2025-12-12
What is there to say? I have nothing to say. The feelings that I have are not the ones that can be put into words. My heart does not create words out of my feelings anymore. That gate is held shut. Can I not say the same words by perching on my bedside, studying the drywall? Can I not say the same words by staring aloof in the doorway? Can I not say the same words by sitting at my dining table in my home? Can I not say the same words by sitting motionless in my car in the parking lot? Can I not say the same words far into the treeline, or some distant canyon? I want to go there, but I can't. And why should I try? Can I not try the same in a busy cobblestone street? Can I not try the same in a fancy restaurant in some place? What will it do? If I escaped to the forest, no one would follow. My words would have no audience but the trees, and they would stay. I would still try the same, but for myself only. And as soon as I stop trying, would it matter? Would I have some level of resources to ride off of when I stop? Or would I continue to break even forever? I want to go back to that place so bad. The place I want to go back to, I can't go there anymore.
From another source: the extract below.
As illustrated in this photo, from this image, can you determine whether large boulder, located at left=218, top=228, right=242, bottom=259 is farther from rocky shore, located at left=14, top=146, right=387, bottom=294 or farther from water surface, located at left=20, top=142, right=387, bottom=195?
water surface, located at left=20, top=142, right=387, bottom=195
I wish there was someone who knew me, whom I could share this with. I tried it the other way, for so long, but I can't do it. I have had it both ways... both are hard to get through. One is dim, shallow, hard to wade through... the other is up and down. I feel like I have to hold out, though. I don't want to go the other way and live my entire life in regret. And I don't want to put that on anyone. I feel like I am standing on the top of a skyscraper in a city that nobody lives in. And there's only miles and miles of desert around me...
When I feel like this, I feel like everything I am supposed to be starts to crumble and I have to use my arms to keep everything together as much as possible. Everything I want to be, the place I want to go to used to sound so achievable but I'm starting to feel like it was a corrupted idea of a fantasy... I hope I can get there or at least create some place like it.